Assignment:
Continue the Bond film review blog from where it stops.

Page extract:
##############################
Wednesday, February 18, 2015

February 18: Quantum of Solace (2008 -- Marc Forster)


★★

Extending Casino Royale’s update of the Bond formula, Quantum of Solace provides contemporary takes on elements like the beauty of its actors, the athleticism of Bond, and the internationalism of the franchise.  It also avoids the easy parody that earlier Bond films lapsed into, the same way that Casino Royale did.

But Quantum embraces some of the other Bond elements a little too fervently.  Bond films have action, and lots of it, but Quantum is one extreme action sequence after another.  It starts with an intense car chase sequence that segues into an extended on-foot pursuit in Siena across clay tile roofs and into a restoration project, whose scaffolding echoes that of the opening of Casino Royale.  Shortly after this chase, we’re launched into yet another extended action pursuit, this time in boats in Haiti.  Then there’s a long fight sequence at an opera, a dogfight between a large vintage plane and some faster fighters, and the final fight at the hotel in the Atacama Desert.  Thrilling as all these are individually, so much chasing ultimately has a numbing effect since we get used to the breakneck pace, like we do in any action movie.  The more successful Casino Royale turns to action sequences more judiciously and, at the same time, it uses these sequences to move the plot and character development forward rather than stopping the story for an action pause.  Bond takes real hits in the action sequences of both films, showing us a modern Bond who lacks the invulnerability of the earlier on, but while Casino Royale gives us a Bond who becomes more human or shows us aspects of his character like his growing love, the action Bond of Quantum is something of a punching bag.  He hurts, but he takes his punches and goes on with little to no character development.

Which points to another problem with Solace—this Bond character is flat and uninteresting, and he shows very little growth through the film. He starts as a man who has been deeply hurt, and Solace takes him through a series of action scenes that lead him to his revenge.  But there’s no change in his character through the film, and he doesn't seem to learn or to suffer.  Director Marc Forester has also included a parallel character who is also motivated by revenge, Camille Montes, but  he then makes nothing out of the pairing. Both characters want revenge, both characters get revenge, and neither seems to have an arc of development through the film.  Ultimately, the revenge theme seems clever and perhaps gratuitous since it does't lead to any particular outcome.  Park Chan-wook gets far more from his Vengeance Trilogy.

Some elements of Solace please.  Many stunts are wonderful, like the leaps  from roof-to-roof Siena and the parachuting into the desert after the airplane duel.  And there’s great intercutting in some action sequences as that between the on-stage Tosca performance and the back-stage fight.  The finale action sequence also effectively cuts between Bond’s fight in one part of the hotel and Camille’s in another part.  But despite all the high-quality action and editing in this Bond installment, it's missing the human Bond that makes Casino Royale so successful.  And the result is a collection of fun action scenes that don’t have much to say.


Monday, February 16, 2015

February 16: Casino Royale (2006 -- Martin Campbell)
##############################
Data provided:

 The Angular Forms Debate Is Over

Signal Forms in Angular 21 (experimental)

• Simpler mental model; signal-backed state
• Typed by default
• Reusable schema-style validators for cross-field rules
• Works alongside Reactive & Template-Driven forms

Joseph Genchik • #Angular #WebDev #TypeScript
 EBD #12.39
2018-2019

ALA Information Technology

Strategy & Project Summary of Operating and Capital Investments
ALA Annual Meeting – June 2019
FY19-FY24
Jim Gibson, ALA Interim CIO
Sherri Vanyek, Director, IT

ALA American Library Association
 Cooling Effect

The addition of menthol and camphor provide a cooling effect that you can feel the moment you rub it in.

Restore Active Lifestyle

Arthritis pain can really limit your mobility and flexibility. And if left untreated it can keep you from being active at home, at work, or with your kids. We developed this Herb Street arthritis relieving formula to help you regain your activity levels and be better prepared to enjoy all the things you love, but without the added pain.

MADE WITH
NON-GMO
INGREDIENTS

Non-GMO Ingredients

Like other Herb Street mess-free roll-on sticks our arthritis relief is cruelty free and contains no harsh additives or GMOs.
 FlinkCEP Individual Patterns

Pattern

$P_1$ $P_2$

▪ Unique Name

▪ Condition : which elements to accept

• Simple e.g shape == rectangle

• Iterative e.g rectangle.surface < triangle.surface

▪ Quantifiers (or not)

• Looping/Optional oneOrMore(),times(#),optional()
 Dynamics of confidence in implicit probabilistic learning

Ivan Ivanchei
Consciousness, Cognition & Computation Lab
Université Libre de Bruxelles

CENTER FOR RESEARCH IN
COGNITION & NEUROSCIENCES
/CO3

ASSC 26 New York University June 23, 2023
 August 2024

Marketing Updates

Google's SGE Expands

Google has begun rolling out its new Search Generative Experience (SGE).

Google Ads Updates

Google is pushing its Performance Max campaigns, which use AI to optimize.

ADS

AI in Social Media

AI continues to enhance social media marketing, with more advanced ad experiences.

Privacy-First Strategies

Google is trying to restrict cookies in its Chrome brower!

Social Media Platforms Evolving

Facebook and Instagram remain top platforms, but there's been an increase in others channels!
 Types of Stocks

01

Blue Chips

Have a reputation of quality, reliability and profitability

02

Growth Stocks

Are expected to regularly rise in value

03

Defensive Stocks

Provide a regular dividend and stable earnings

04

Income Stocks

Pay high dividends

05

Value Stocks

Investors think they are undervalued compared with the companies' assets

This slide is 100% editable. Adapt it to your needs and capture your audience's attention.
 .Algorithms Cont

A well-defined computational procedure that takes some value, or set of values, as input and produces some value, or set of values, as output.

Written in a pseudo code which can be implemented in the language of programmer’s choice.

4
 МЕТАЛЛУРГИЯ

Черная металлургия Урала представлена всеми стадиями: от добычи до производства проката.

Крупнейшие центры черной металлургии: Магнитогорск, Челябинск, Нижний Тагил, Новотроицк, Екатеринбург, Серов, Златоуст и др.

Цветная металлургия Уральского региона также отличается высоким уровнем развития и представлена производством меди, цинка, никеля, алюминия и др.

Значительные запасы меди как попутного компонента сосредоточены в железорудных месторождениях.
##############################
Exercise result:
★★★★

Martin Campbell has something of a spotty directing record, but if you want to reboot a franchise like this one, Casino Royale establishes him as a go-to guy.  By the second James Bond film, To Russia with Love, Bond films were already ossified into a formula: an athletic, handsome, womanizing 007 who isn’t afraid to work outside established procedures; beautiful women who are genuine love interests or femme fatales; big action sequences; international settings; and outrageous technology.  And there’s the "stirred, not shaken" martini and “Bond.  James Bond.”  And as soon as the formula was set, the films turned to parody and clever variation to draw their crowds.

The achievement here is that Campbell manages to follow the recipe perfectly but still keep us in the film.  Daniel Craig is strikingly handsome and athletic, and he’s lit and dressed in clothing throughout to set off his body.  The women he encounters are smoky beauties with large eyes and beautiful clothes.  Campbell’s action sequences are riveting, too.  The opening chase scene involves a suspect running through African streets and then being pursued through a construction site with leaps and balancing that maintain suspense; it concludes in compound with Bond and his bad guy facing a small army.  It’s vintage Bond, but amped up beyond showmanship to genuine engagement.  Shortly later, there's a pursuit though Miami airport and near the end, a shootout in a sinking Venetian palace--all great action sequences.  And as Bond speeds though various international locales, from Madagascar to London to Miami to the Czech Republic to Venice, he’s got his Aston Martin, which happily includes a defibrillator.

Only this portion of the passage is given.